That promotion came with its own particular pressure. I was barely older than the players on the field. Coaches had thirty years of experience and zero patience for a kid in an umpire's uniform second-guessing himself. Fans in the stands were loud and opinionated. Parents had emotional investments in every close play. And every call I made was final — public, irreversible, and immediately contested by someone.
What I figured out pretty quickly is that authority on a baseball field isn't handed to you by a title. It's built, call by call, through consistency and composure. A hesitant call invites argument. A clear, immediate, unwavering call — even one the coach hates — commands a different kind of respect. I learned to stand my ground not out of stubbornness but because backing down from a correct call is the fastest way to lose the field for the rest of the game.

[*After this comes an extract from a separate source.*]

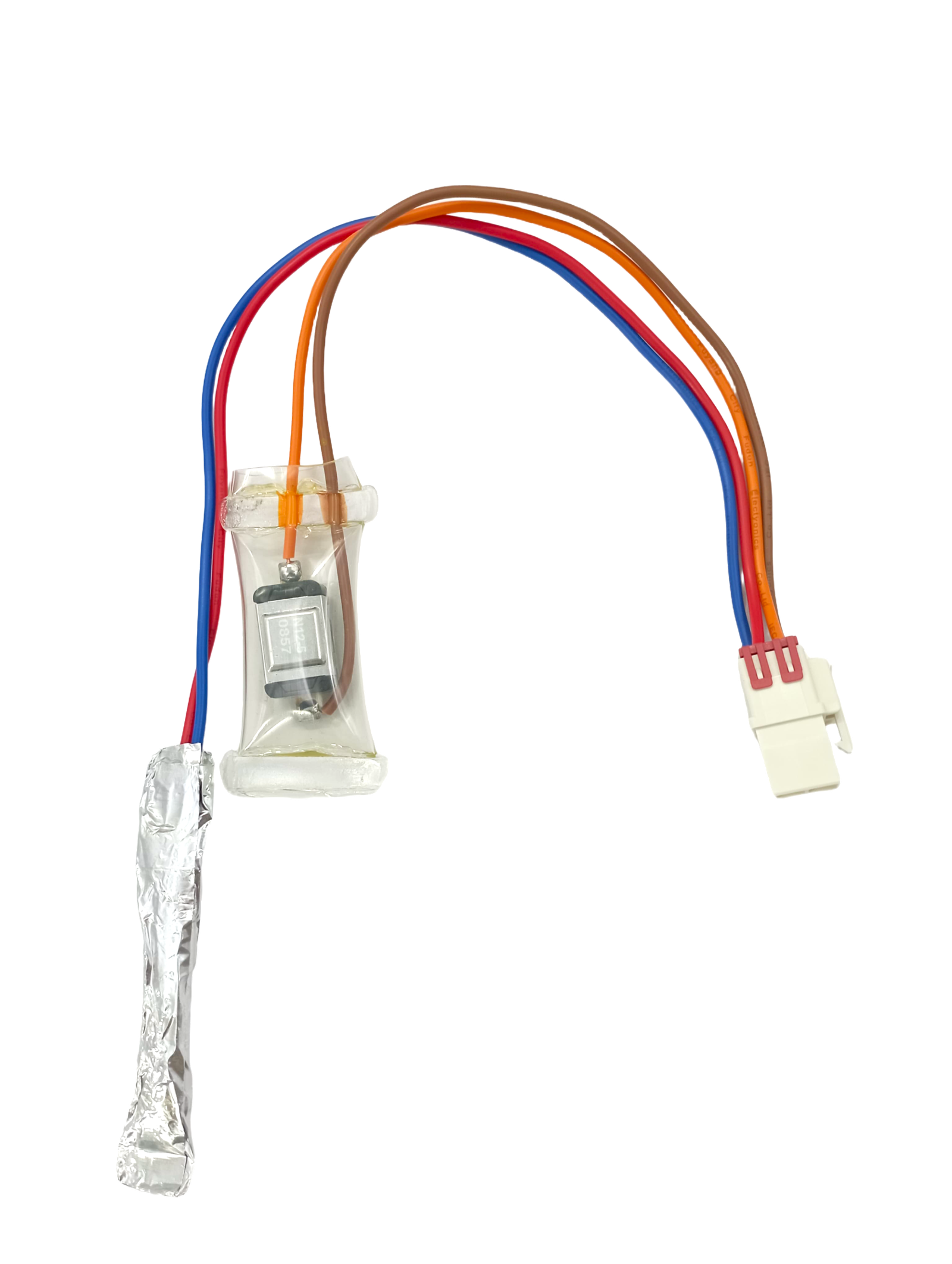 AFTC-SNR-015 DEFROST TEMP. CONTROL 4 WIRE, N12-5 0857 4-wire. N12-5 0857.Defrost Temperature Control.SNR-015 - Image 1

I also learned something about conflict resolution that no classroom teaches well: you can lower the temperature without giving up the call. A coach who storms out of the dugout needs to feel heard. If you listen, acknowledge the frustration, and then explain your reasoning calmly and plainly, most arguments end faster — and the coach goes back to the dugout knowing you're not going to be pushed around. That balance between firmness and de-escalation is something I used regularly, and it's something I think about a lot now when I consider what a litigator does in adversarial settings every day.

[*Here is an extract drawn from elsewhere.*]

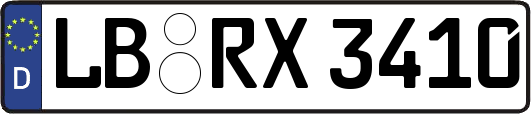 LB-RX3410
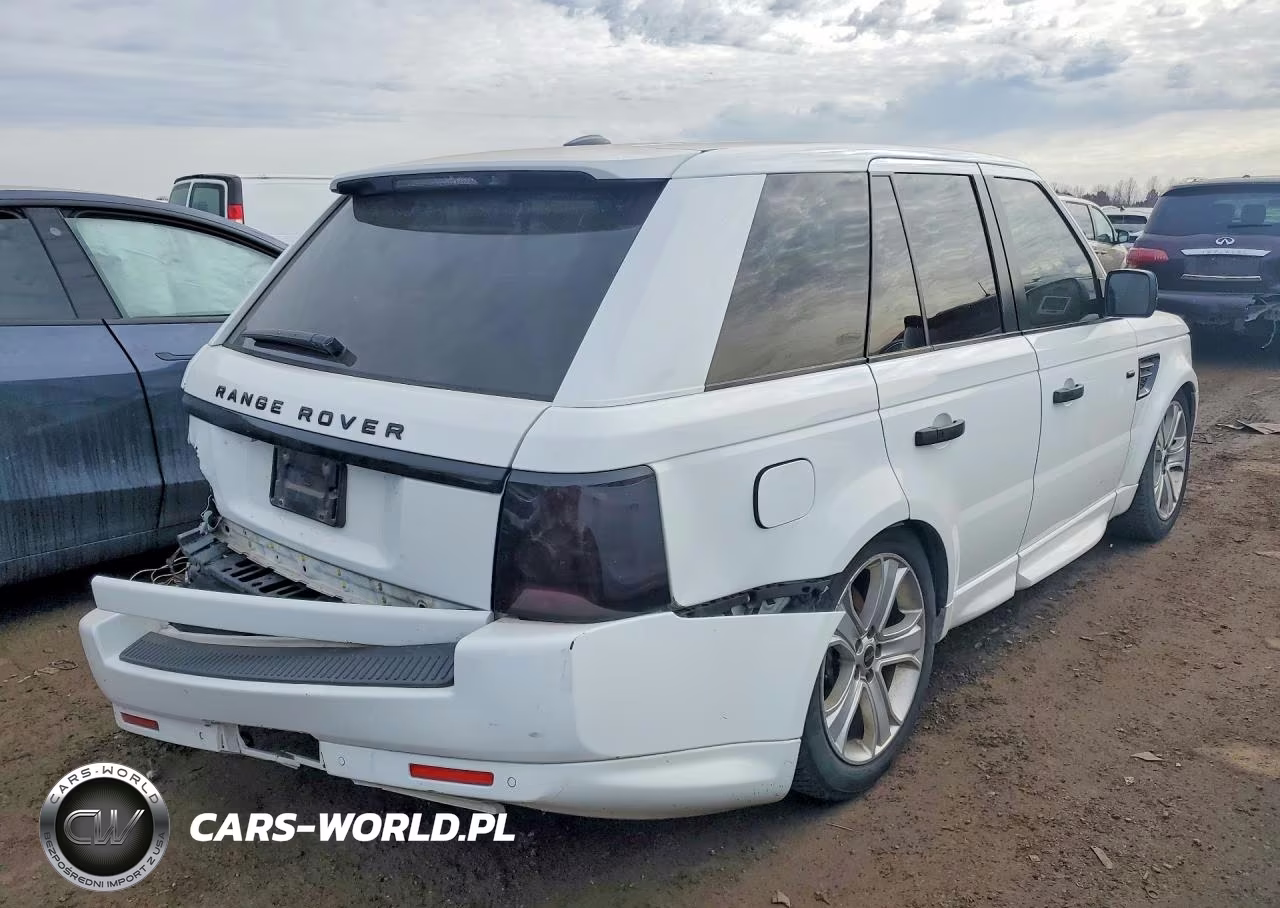2012 Land Rover Range Rover Sport Hse Luxury VIN:SALSK2D40CA753904 - 3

The Tennessee State Games were the high point of those three years. That's a showcase event for Tennessee's top senior talent — college scouts in the stands, families who have invested years in their kids' careers, coaches with reputations on the line. The pressure is real and immediate. Getting selected to officiate meant someone trusted me to handle it, and handling it required everything I had built over three years of working up to that stage.